_DOMANDE DI STUDIO:_
• a. Nel testo del documento, in che cosa è rinchiusa la morta?
• b. Per favore, prosegui il testo sulla signora veneta e il suo tesoro nascosto partendo dopo l'ultima frase riportata.
***** TESTO DEL DOCUMENTO
Altro punto di scarsa presa è l’assunto del testo, lo spunto di partenza.
C’è una signora della provincia veneta, ricca e taccagna, che muore. In città
si favoleggia abbia un grosso tesoro nascosto in casa, così che al suo funerale
si presentano in tanti (rispetto alle conoscenze della morta). Abbiamo così la
villetta affollata da una ventina di personaggi e dalla morta, rinchiusa in una
bara refrigerata per mantenerne il corpo più a lungo.
I personaggi, ognuno con i propri tic e le proprie cattive maniere,
metteranno a soqquadro la casa, nell’inutile ricerca del malloppo, che
ovviamente c’è. Ma nessuno dei presenti ha letto “La lettera rubata” di Edgar
Allan Poe. Così che noi, astuti cultori del genere, già sappiamo dove vada a
parare un possibile finale.
Sono propri i presenti, che all’inizio sono 22 viventi ed un defunto,
come ci viene detto ed aggiornato in sottotitolo ad ogni capitolo (anzi, ad
ogni scena). E che, essendo anche per di più nera, ad un certo punto cominciano
a diminuire tra i viventi ed aumentare tra i morti. Ci sono il prete, il
colonnello, il legalista burocrate, due ragazzi (Ugo e Violetta), il becchino,
il falegname, la prosperosa impiegata di banca, il pensionato, due energumeni
pelosi, due sorelle zitellesche, una coppia in perenne litigio, una mamma con bambino,
due tizi ben vestiti (forse parenti della morta), la donna delle pulizie ed
altri tre o quattro poco appariscenti.
**********
***** DATI REGISTRATI
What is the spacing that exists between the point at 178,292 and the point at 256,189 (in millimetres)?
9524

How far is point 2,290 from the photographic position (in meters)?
**********
_RISPOSTE AI COMPITI:_
• a. In una bara refrigerata, per mantenerne il corpo più a lungo.

• b.
Più della metà del testo viene speso per descrivere i tentativi di
sottrazione dei beni dalla morta, con un accenno pesante e ripetuto agli
schieramenti che una tale situazione fa nascere. Ci sono i pragmatisti che
vorrebbero un comitato ed una suddivisione globale e gli utilitaristi
dell’ognuno per sé. Ci sono mozioni d’ordine per stabilire un clima rasserenato
(impossibile) e poi comitati di controllo, servizi d’ordine, decisioni se si
può uscire o meno.
Poi, due elementi fanno virare la tragedia in un thriller. Una pioggia
battente che costringe anche chi vuole uscire a rimanere in casa, ed il
fioccare di morti. Il falegname, che forse sapeva segreti della bara, una
sconosciuta che tale rimane anche dopo morta, il prete che forse aveva letto il
testamento. Infine, i due finti parenti escono allo scoperto, sono due evasi.
Dal thriller si vira nel farsesco con i tentativi, infruttuosi, degli
evasi di fuggire con degli ostaggi, essendo intervenuta la polizia a cercare
improbabili vie d’uscita. In tutto ciò, i due ragazzi cominciano a tubare.
Anche se la vispa Violetta è molto avanti, di testa e di ragionamenti,
all’imbranato Ugo.
Quindi, amore, morte, situazioni fintamente erotiche e fintamente
thriller, un po’ di ironia, ma il tutto talmente lieve, che non graffia e non
rimane quasi nulla nella mente. Ci si aspetta che la bella penna di Recami si
riporti sulla via maggiore, che aveva prodotto libri leggibili, godibili ed
anche ricordabili.
Rimane un dubbio atroce: perché 1992? Qual è il senso di porre la vicenda
in quell’anno ed in quella zona (si dice “zone ex rurali del Veneto”)? Non
certo per poter parlare di lire invece che di euro, né di alluvioni “tipo
Polesine”. Che in effetti, nel 1992 ci fu una grande alluvione con ingenti
danni, ma fu in Liguria, nella provincia di Savona il 22 settembre ed a Genova
il 27 dello stesso mese. Rimarrò con questo dubbio, se l’autore non ce ne
fornirà la chiave di lettura.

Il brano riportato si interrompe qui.